Welcome to FRENDI FERNANDO (Majenang)Website ... monggo dinikmati...

Selasa, 20 September 2011

Peresmian Gedung MA Pesantren Pembangunan Majenang dan Studium general di STAIS Sufyan Tsauri Majenang mengenai 5 Pilar Pendidikan Islam

Minggu,24 Juli



Siang tadi, Dirjen Pendidikan Islam Kemenag RI, Prof. Dr. H. Moh. Ali, M.A. hadir di Cigaru, Majenang dalam rangka peresmian penggunaan gedung belajar Madrasah Aliyah Pesantren Pembangunan Cigaru, Majenang. Acara yang digelar di komplek Pesantren Pembangunan Cigaru Majenang itu berlangsung meriah dan dihadiri para pejabat dan tokoh masyarakat. Kepala Kanwil Kemenag Jateng, Drs. H. Imam Haromain Asy’ari, M.Si, Kepala Kemenag Cilcap, Drs. H. Muhtadin, M.Si dan para tamu undangan nampak hadir di tengah acara tersebut.

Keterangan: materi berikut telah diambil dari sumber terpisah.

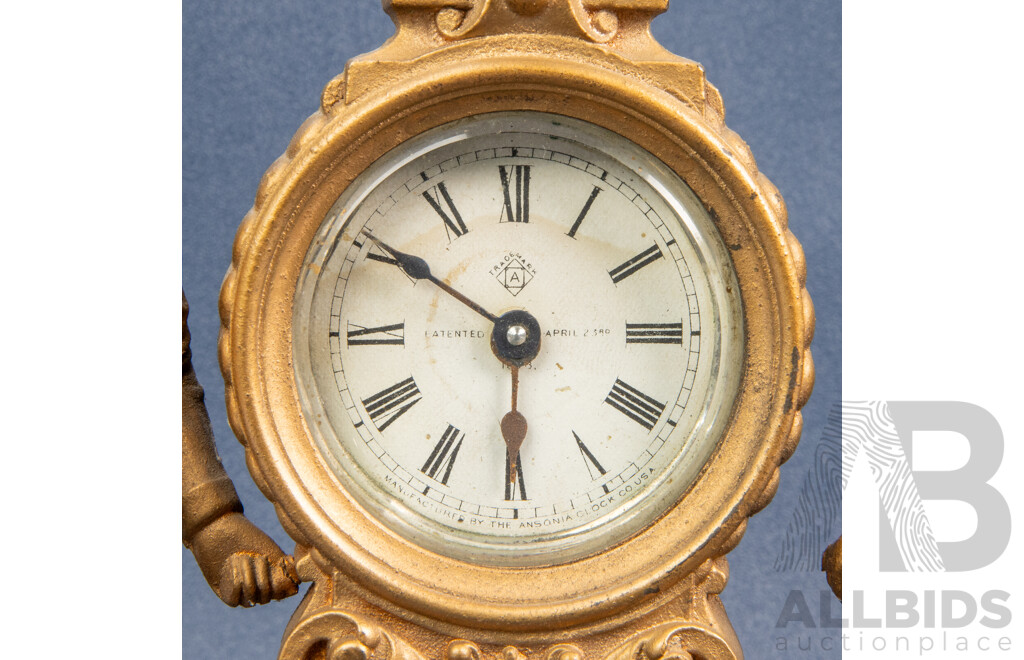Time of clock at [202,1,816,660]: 5:50
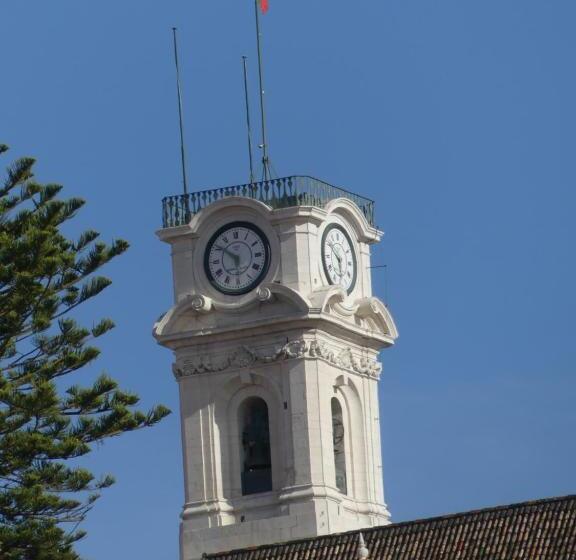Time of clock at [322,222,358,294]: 5:51
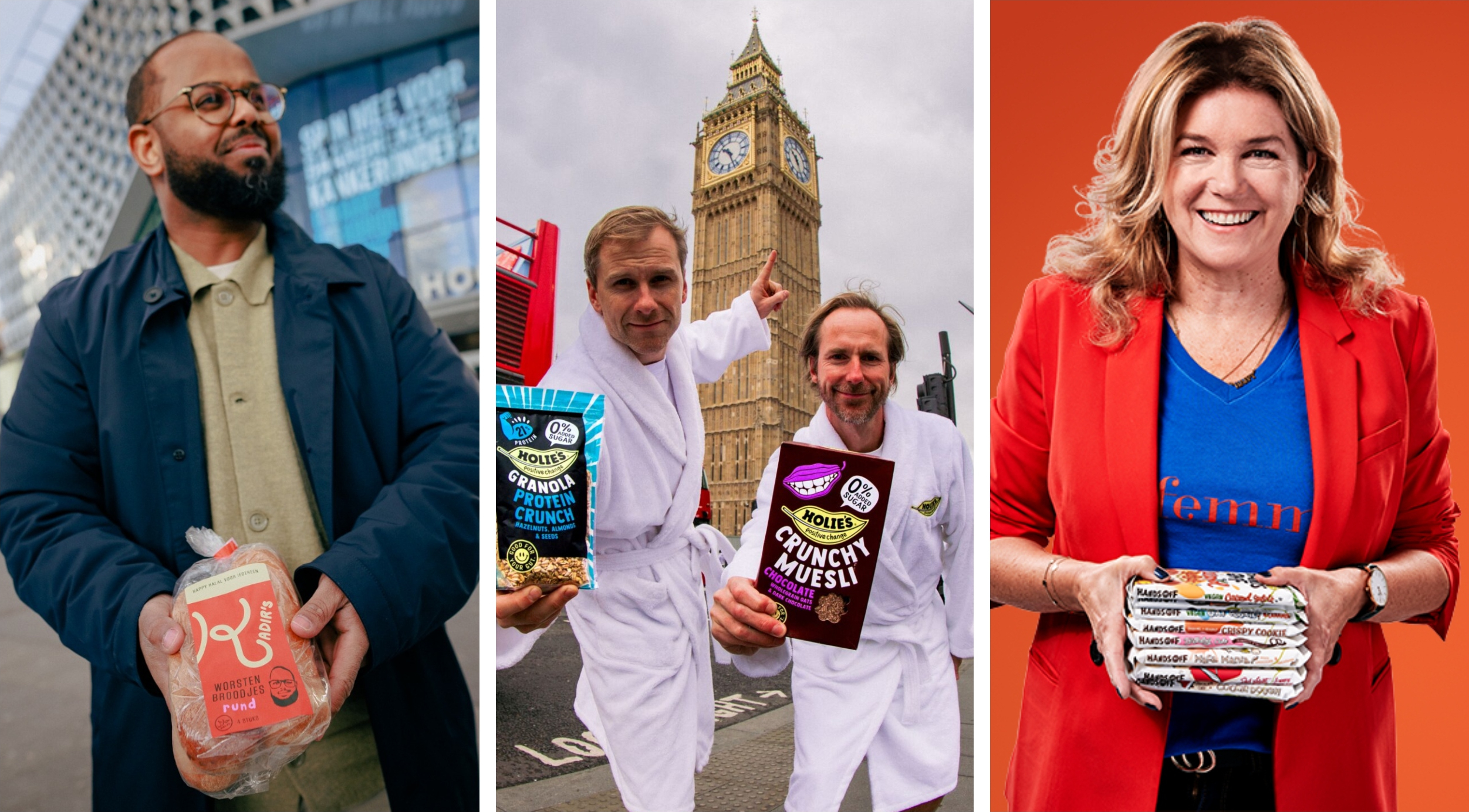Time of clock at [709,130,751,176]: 10:26
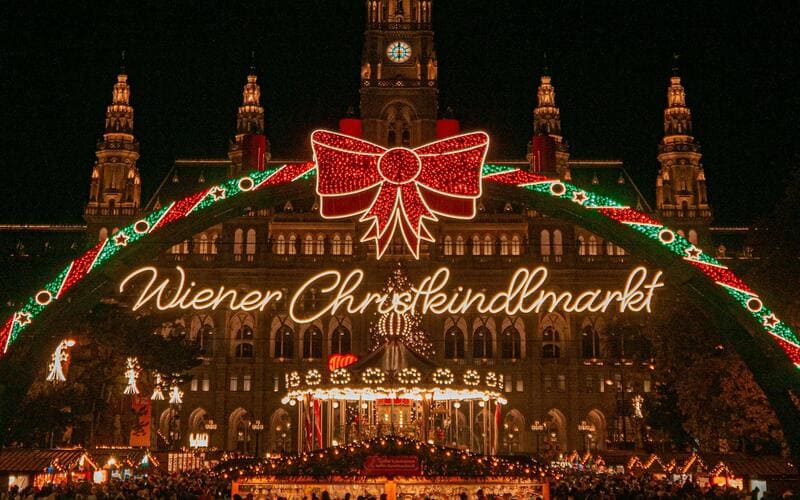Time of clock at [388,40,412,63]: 5:59
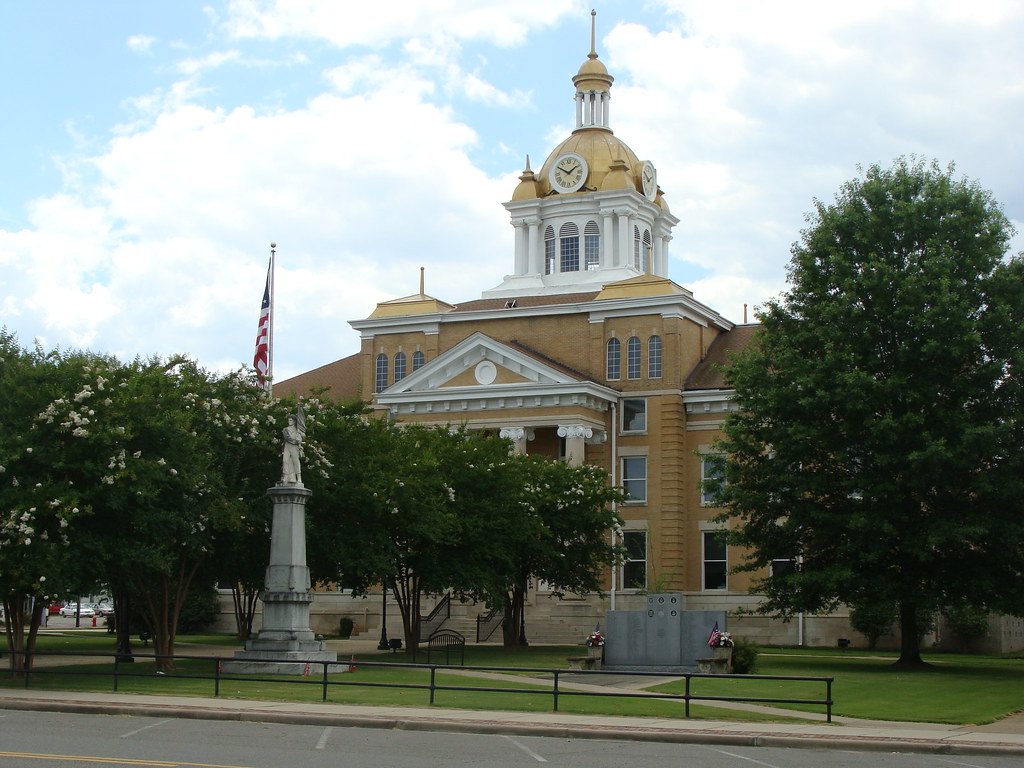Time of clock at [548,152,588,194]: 1:50
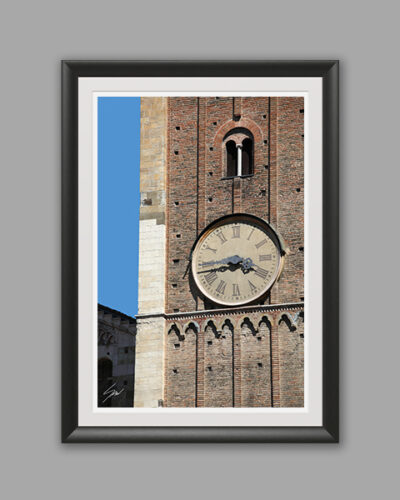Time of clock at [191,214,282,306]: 3:43
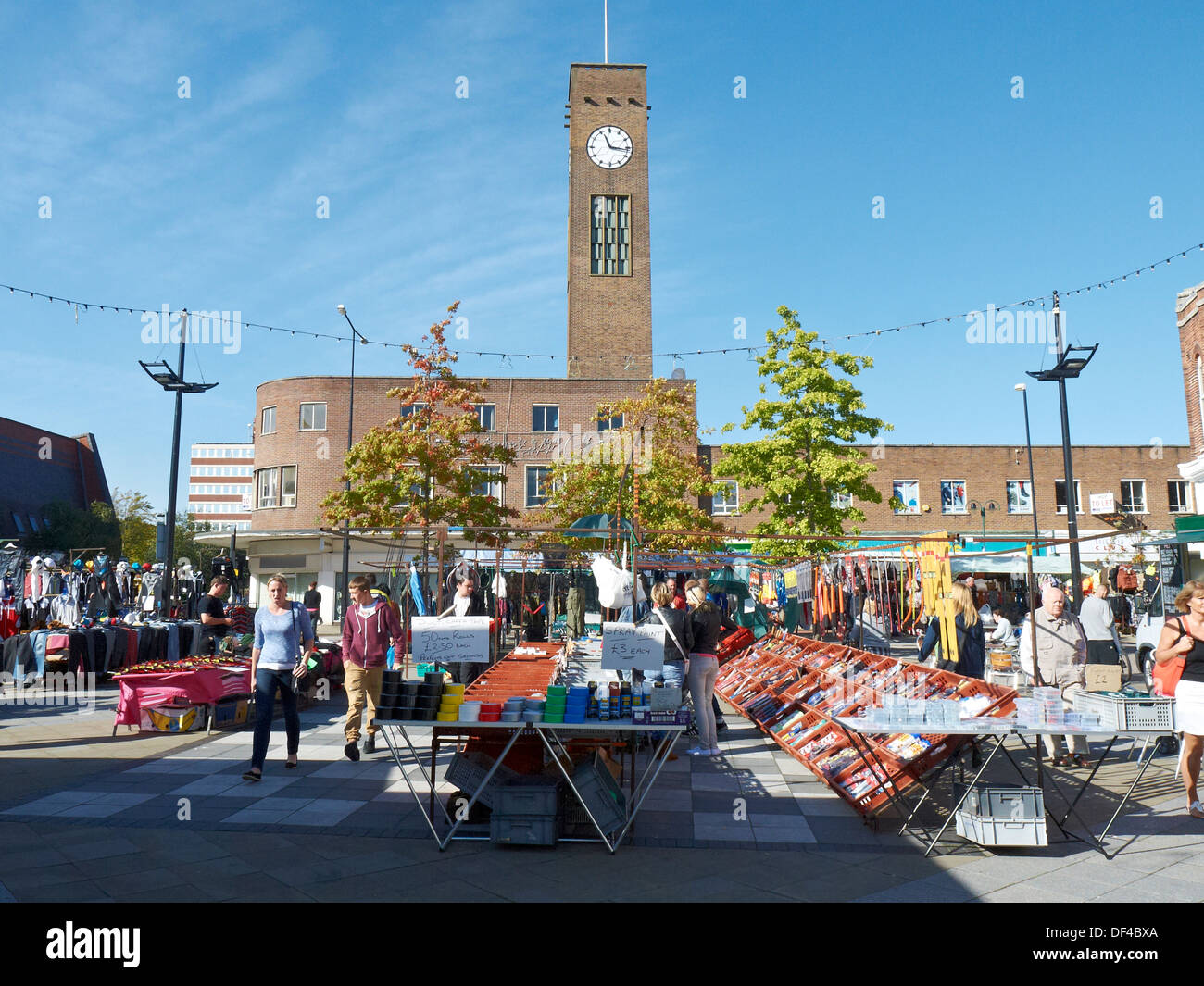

Selain meresmikan gedung MA Pesantren Pembangunan Cigaru, dirjen pendis itu mengisi studium general STAIS Sofyan Tsauri Majenang. Dalam paparannya, Prof Moh. Ali memaparkan 5 (lima) pilar pendidikan Islam di madrasah dan pesantren yang perlu dipahami oleh segenap guru, kyai dan pemangku pendidikan dibawah kemenag. Adapun lima pilar tersebut adalah :

Pertama, pendidikan islam —baik di madrasah maupun pesantren— harus mengembangkan nasionalisme. Pilar ini penting ditanamkan kepada generasi muda islam. Nasionalisme ini terutama berpijak kepada 4 hal yakni NKRI sebagai sesuatu yang final, UUD 1945, ideologi pancasila dan bhineka tunggal ika. Menurutnya ajaran islam telah mengajarkan bahwa cinta tanah air bagian dari ciri orang yang beriman.

Kedua, pendidikan islam harus mengembangkan Islam yang toleran. Hormat menghormati antar dan inter umat beragama perlu terus ditanamkan kepada masyarakat. “Saatnya lembaga pendidikan mengajarkan ajaran-ajaran Islam yang toleran, karena dalam islam diajarkan lakum dinukum waliyadin,” ujarnya dengan penuh semangat.

Ketiga, pendidikan islam harus mengajarkan islam moderat. Indonesia yang sangat majemuk dan sebagian besar bergama islam harus terus dipupuk islam yang moderat bukan ekstrem, tidak radikal, dan tidak liberal. “Tidak ada dalam kitab-kitab di pesantren ditemui aliran ekstrem radikal dan ektrem liberal, namun di tengah-tengah, ya moderat,” tegasnya.

Keempat, menghargai multikulturisme atau keragaman budaya, sesuai dengan tuntunan Al Quran. Beliau mengutip ayat, bahwa Allah SWT menciptakan manusia bersuku-suku dan berbangsa-bangsa untuk saling mengenal.

Kelima, mengembangkan ajaran Islam yang inklusif. “Inklusif berarti kita menerima siapa pun untuk belajar islam. Masuk atau menerima siapa pun. Saatnya pesantren menerima siapa pun —termasuk nonmuslim untuk belajar islam,” ujarnya meyakinkan.

Ada hal yang menarik bahwa kedatangan dirjen pendis itu sempat terlambat dari jadwal semula karena pada pagi harinya —sekira pukul 07.00 WIB beliau masih berada di Mataram. Kehadiran beliau pun disambut dengan penuh antusias oleh panitia dan jama’ah setelah helikopter yang ditumpanginya mendarat dengan mulus di lapangan sepakbola Cigaru Majenang.